Question

A particular spring-mass oscillator oscillates with period T. Write out the general equation for the period of such an oscillator to use as a guide when answering the following questions. (a) If you double the mass but keep the stiffness the same, by what numerical factor does the period change? (That is, if the original period was T and the new period is bT. what is b?) (b) If, instead, you double the spring stiffness but keep the mass the same, what is the factor b? (c) If, instead, you double the mass and also double the spring stiffness, what is the factor b? (d) If, instead, you double the amplitude (keeping the original mass and spring stiffness), what is the factor b?

Short answer

a) If we double the mass but keep the stiffness the same, the period change by the factor $\sqrt{2}$.

b) If we double the spring stiffness but keep the mass the same, the period change by the factor$\frac{1}{\sqrt{2}}$ .

c) If we double the mass and also double the spring stiffness, the factor is 1.

d) If we double the amplitude, the factor is 1.

Step-by-step solution

Spring-mass oscillator

When the spring is allowed to oscillate, this potential energy is released. When the spring returns to its equilibrium, all energy is converted to kinetic energy, and the maximum speed is achieved.

General equation for the period

The general equation for the period of the oscillator is written by,

$$\begin{gathered} T=\frac{2\mathrm{\pi }}{\omega } \\ \omega =\sqrt{\frac{k}{m}} \\ T=2\mathrm{\pi }\sqrt{\frac{\mathrm{m}}{\mathrm{k}}} \end{gathered}$$

Where $T$is period, $\omega$is the angular frequency, $k$is the stiffness of spring, and$m$ is the mass of the block.

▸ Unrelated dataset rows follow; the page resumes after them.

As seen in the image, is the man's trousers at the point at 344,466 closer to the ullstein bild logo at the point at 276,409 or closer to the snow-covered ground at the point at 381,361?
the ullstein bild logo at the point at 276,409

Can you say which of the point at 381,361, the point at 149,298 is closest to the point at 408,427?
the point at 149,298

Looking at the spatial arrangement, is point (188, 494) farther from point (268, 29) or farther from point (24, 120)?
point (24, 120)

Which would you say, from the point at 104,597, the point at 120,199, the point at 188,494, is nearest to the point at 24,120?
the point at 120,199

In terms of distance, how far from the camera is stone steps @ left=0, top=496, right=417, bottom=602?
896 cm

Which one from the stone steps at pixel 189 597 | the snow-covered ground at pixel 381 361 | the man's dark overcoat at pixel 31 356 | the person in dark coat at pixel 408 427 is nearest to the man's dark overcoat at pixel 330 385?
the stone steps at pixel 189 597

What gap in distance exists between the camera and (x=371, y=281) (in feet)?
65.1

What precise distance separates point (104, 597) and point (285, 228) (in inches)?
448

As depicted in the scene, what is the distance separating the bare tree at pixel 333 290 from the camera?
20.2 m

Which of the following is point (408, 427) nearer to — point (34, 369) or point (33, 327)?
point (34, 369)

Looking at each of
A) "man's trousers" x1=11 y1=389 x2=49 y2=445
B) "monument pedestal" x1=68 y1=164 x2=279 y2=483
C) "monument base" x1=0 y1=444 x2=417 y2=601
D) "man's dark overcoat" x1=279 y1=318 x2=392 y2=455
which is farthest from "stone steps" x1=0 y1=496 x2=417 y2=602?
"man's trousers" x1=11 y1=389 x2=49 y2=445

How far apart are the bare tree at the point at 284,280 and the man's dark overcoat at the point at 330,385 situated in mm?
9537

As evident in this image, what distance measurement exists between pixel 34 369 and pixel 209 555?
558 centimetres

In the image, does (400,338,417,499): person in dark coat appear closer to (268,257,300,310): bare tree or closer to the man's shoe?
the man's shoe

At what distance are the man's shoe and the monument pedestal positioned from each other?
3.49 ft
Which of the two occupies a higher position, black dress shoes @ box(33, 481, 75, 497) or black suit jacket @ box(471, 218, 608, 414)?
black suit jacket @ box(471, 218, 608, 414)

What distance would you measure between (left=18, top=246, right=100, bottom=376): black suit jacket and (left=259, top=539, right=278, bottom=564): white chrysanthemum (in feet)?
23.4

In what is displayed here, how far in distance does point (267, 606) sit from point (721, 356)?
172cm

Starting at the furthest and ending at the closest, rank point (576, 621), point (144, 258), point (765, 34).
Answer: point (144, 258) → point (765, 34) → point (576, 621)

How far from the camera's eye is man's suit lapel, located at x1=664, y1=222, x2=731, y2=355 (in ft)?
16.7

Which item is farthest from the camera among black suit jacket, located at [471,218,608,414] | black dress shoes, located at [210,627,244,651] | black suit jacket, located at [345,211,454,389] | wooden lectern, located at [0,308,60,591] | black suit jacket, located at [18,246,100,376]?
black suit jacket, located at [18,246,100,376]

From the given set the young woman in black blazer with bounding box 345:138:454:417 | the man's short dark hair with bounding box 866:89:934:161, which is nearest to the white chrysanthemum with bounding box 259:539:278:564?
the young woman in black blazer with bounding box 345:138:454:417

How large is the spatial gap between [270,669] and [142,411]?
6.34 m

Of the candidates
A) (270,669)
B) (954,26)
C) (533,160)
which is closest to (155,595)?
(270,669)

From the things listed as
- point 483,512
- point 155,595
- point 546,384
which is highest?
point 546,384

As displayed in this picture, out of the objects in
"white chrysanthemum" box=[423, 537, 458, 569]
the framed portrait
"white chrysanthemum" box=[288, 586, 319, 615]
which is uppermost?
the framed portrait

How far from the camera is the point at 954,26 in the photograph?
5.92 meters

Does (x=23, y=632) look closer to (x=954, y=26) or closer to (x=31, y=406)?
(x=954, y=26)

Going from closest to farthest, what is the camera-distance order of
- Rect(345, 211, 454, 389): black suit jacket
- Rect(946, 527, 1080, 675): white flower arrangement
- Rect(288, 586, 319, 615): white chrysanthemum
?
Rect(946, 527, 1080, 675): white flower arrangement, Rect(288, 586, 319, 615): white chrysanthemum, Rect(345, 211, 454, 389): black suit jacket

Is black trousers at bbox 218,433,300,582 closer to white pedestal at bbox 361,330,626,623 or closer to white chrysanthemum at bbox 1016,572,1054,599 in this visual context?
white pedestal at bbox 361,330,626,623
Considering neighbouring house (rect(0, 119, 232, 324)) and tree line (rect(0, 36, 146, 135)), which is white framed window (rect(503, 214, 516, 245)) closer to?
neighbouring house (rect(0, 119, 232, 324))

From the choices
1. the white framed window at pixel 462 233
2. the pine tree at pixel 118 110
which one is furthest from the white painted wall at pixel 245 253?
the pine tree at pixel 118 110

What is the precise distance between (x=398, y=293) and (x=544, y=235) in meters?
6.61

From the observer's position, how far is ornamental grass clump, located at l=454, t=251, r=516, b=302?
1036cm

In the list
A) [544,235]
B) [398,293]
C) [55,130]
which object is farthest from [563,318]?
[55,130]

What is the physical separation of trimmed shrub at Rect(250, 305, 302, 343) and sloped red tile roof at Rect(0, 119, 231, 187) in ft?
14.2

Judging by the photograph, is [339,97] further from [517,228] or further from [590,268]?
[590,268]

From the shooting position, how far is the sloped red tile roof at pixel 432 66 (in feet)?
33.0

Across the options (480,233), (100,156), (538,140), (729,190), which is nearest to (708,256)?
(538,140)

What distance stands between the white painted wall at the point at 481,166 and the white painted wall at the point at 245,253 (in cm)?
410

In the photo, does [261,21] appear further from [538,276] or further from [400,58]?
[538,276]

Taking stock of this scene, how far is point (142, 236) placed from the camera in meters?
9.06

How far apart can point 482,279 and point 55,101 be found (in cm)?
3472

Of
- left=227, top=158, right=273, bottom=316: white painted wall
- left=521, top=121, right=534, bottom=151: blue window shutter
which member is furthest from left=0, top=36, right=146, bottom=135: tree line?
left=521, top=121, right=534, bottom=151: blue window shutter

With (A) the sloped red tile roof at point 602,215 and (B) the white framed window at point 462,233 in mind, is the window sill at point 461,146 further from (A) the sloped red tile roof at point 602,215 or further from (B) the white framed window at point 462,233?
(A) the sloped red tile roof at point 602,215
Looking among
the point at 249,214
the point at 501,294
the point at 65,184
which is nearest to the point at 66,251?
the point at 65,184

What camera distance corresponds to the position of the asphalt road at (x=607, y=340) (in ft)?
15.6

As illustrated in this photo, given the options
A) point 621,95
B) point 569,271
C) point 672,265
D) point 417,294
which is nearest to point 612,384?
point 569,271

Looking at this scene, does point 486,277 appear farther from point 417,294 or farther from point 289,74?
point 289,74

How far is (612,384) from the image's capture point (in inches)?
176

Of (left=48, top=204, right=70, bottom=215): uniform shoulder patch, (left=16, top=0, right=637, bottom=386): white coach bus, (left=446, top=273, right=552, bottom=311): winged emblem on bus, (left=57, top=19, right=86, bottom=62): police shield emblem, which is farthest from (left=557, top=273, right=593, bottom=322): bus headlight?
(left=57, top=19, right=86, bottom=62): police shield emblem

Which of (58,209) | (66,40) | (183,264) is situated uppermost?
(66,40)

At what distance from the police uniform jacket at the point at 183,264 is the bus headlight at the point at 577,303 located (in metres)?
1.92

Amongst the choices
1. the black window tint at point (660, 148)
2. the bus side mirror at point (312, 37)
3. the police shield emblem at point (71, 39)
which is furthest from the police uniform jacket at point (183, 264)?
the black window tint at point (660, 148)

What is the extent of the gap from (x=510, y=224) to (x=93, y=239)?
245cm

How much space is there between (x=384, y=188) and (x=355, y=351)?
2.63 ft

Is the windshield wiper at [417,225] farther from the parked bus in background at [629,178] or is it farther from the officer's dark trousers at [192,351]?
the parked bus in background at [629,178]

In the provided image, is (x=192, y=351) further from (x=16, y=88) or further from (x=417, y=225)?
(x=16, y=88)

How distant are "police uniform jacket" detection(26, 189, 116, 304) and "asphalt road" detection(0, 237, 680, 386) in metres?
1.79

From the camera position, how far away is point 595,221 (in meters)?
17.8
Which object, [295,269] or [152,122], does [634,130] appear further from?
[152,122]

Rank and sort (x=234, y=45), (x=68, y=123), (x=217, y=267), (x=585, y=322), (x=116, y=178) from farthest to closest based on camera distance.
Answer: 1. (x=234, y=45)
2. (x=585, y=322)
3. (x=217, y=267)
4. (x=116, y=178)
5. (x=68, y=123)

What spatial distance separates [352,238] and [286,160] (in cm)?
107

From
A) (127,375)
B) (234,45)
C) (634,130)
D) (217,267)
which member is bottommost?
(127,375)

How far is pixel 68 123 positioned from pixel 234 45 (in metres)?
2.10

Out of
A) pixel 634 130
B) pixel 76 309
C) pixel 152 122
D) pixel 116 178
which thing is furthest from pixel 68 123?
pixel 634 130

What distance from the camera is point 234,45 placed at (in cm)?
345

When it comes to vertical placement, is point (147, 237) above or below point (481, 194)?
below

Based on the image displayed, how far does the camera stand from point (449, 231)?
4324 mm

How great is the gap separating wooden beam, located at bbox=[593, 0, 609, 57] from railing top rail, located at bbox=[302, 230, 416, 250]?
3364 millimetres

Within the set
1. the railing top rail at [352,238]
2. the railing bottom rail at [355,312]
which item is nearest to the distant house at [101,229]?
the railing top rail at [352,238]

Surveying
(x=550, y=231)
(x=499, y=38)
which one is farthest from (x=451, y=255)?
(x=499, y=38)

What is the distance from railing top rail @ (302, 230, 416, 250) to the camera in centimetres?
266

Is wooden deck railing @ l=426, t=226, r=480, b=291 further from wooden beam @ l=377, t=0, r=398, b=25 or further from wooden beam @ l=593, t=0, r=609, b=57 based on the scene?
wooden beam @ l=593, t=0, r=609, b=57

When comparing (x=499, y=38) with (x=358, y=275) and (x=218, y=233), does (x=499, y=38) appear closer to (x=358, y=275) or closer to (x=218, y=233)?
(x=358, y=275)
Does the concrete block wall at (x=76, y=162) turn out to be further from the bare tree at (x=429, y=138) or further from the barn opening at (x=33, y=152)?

Calculating the new period factor

Part a)

If we double the mass but keep the stiffness the same, then the period is

$$\begin{gathered} T\text{'}=2\mathrm{\pi }\sqrt{\frac{2\mathrm{m}}{\mathrm{k}}} \\ \mathrm{T}\text{'}=\sqrt{2\times 2\mathrm{\pi }\sqrt{\frac{\mathrm{m}}{\mathrm{k}}}} \\ \mathrm{T}\text{'}=\sqrt{2}\mathrm{T} \end{gathered}$$

Compare to $T\text{'}=\sqrt{2}T$

$b=\sqrt{2}$

Thus, if we double the mass but keep the stiffness the same, the period change by the factor $\sqrt{2}$.

Part b)

If we double the spring stiffness but keep the mass the same, then the period is

$$\begin{gathered} T\text{'}=2\mathrm{\pi }\sqrt{\frac{\mathrm{m}}{2\mathrm{k}}} \\ \mathrm{T}\text{'}=\frac{1}{\sqrt{2}}\times 2\mathrm{\pi }\sqrt{\frac{\mathrm{m}}{\mathrm{k}}} \\ \mathrm{T}\text{'}=\frac{\mathrm{T}}{\sqrt{2}} \end{gathered}$$

Compare to $T\text{'}=bT$

$b=\frac{1}{\sqrt{2}}$

Thus,if we double the spring stiffness but keep the mass the same, the period change by the factor$\frac{1}{\sqrt{2}}$ .

Part c)

If we double the mass and also double the spring stiffness, then the period is

$$\begin{gathered} T\text{'}=2\mathrm{\pi }\sqrt{\frac{2\mathrm{m}}{2\mathrm{k}}} \\ \mathrm{T}\text{'}=2\mathrm{\pi }\sqrt{\frac{\mathrm{m}}{\mathrm{k}}} \\ \mathrm{T}\text{'}=\mathrm{T} \end{gathered}$$

Compare to $T\text{'}=bT$

$b=1$

Thus,if we double the mass and also double the spring stiffness, the factor is 1.

Part d)

If we double the amplitude, then the period will be the same, so that the period change by the factor is 1.